People attend a human trafficking presentation by Sydney Zuiker, safe community program director, at Crime Stoppers, 3001 Main St., Thursday, March 17, 2022, in Houston.

Rania Mankarious of Crime Stoppers of Houston talks to the media during a press conference at Houston City Hall to announce the “One Safe Houston” initiative to help reduce violent crime on Wednesday, Feb. 2, 2022 in Houston.

Andy Kahan points to a victim board during a press conference at the Crime Stoppers headquarters on Tuesday, April 12, 2022.

John Whitmire speaks during a press conference at the Crime Stoppers headquarters on Tuesday, April 12, 2022.

Pamela Wells, left, executive director at Region 4 ESC and Rania Mankarious, right, CEO of Crime Stoppers Houston have a conversation before getting recorded together giving a statement, Monday, March 21, 2022, in Houston.

If it seems like Crime Stoppers of Houston is everywhere these days, it’s because it is.

In recent weeks its CEO warned Houstonians at a local Republicans lunch club about out-of-control crime. Its victims’ assistance director blasted a local judge on television. Its staff trained METRO police officers.

Long known as one of the largest Crime Stoppers chapter in the United States, the organization boasts a spacious headquarters in Midtown, a high-profile CEO who earns nearly as much as Houston’s police chief and a multi-million dollar budget.

Crime victims and law enforcement leaders praise the organization, calling it an invaluable resource that has helped detectives solve perplexing cases.

“They have a role to hold a trusted line for tips, and I think they do that effectively,” Harris County Sheriff Ed Gonzalez said.

Detractors argue the organization has strayed from its core mission and criticize CEO Rania Mankarious for using the nonprofit as a personal launchpad. And as homicides have risen across the city, judges and criminal justice reform advocates say Crime Stoppers has taken a partisan turn and is engaging in misleading conversations about crime across the city.
++++++++
What this exercise asks ->
(a) Please explain, in one to three sentences, why the Crime Stoppers article says the organization seems to be everywhere these days.
(b) In the Crime Stoppers article, whose pay does the CEO's salary nearly match?
(c) Carry on the Crime Stoppers article from its last sentence.

Provided material ->
++++++++
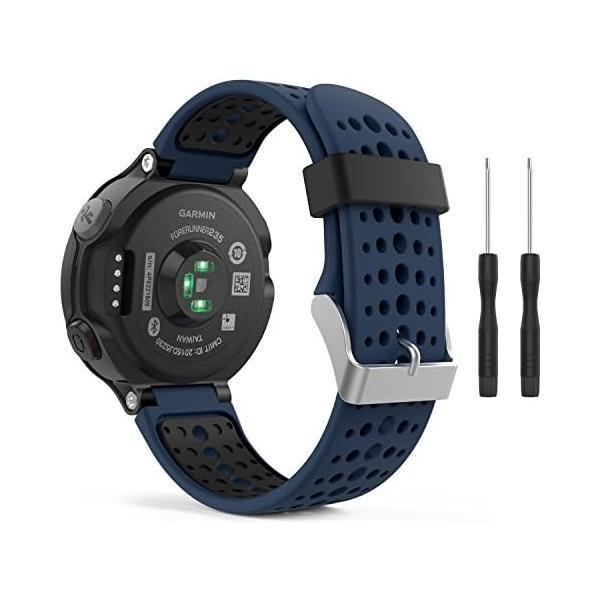 Garmin ForeAthlete 235J バンド - ATiC Garmin ガーミン (Mi...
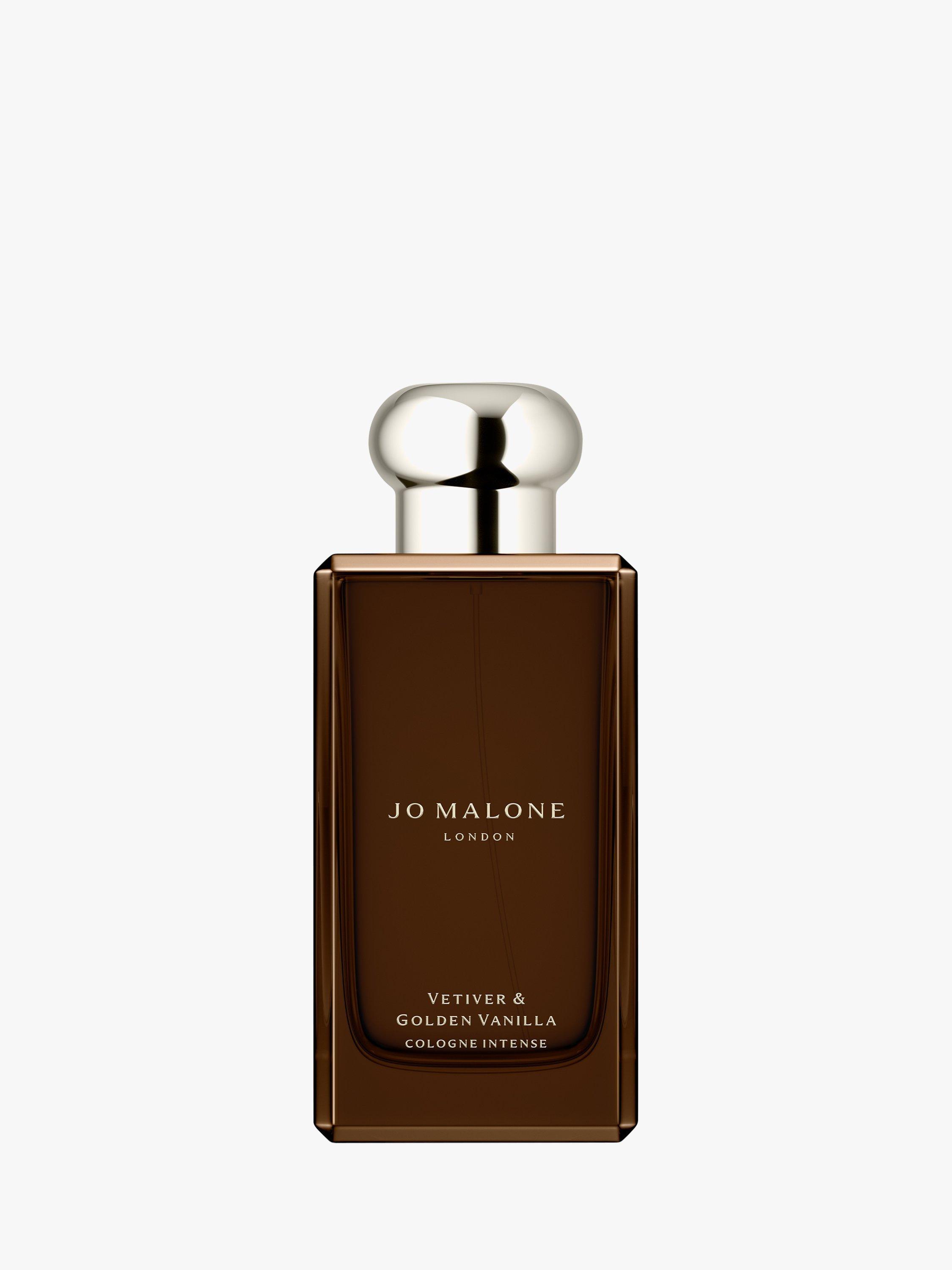 Jo Malone London Vetiver Golden Vanilla Cologne Intense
++++++++
Answers provided ->
(a) It seems to be everywhere because it has been very active in recent weeks. Its CEO warned Houstonians about out-of-control crime at a local Republicans lunch club, its victims' assistance director criticized a local judge on television, and its staff trained METRO police officers.

(b) Houston's police chief.

(c)
Gov. Greg Abbott's administration supported Crime Stoppers of Houston's expansion into schools across the state and reportedly backed the organization with a $4 million grant. The organization also enjoys close relations with Harris County District Attorney Kim Ogg, who donated $500,000 to the non-profit— which has a room in its headquarters named for the DA’s Office.

To report this story, the Chronicle reviewed current and former law enforcement leaders; crime victims, elected officials, and community leaders. Barned-Smith reviewed hundreds of postings from the organization's social media accounts. The story is also based on an investigation of the organization's tax filings, news segments, and other documents. Houston Chronicle librarian Joyce Lee provided research for this story.

Andy Kahan, its director of Victim Services and Advocacy, partnered with Fox 26 on a series called “Breaking Bond.” The segments follow a familiar script: Kahan describes elements of crimes in which defendants on bond commit additional violence, while Houston police union officials or members of the district attorney’s office criticize the judges.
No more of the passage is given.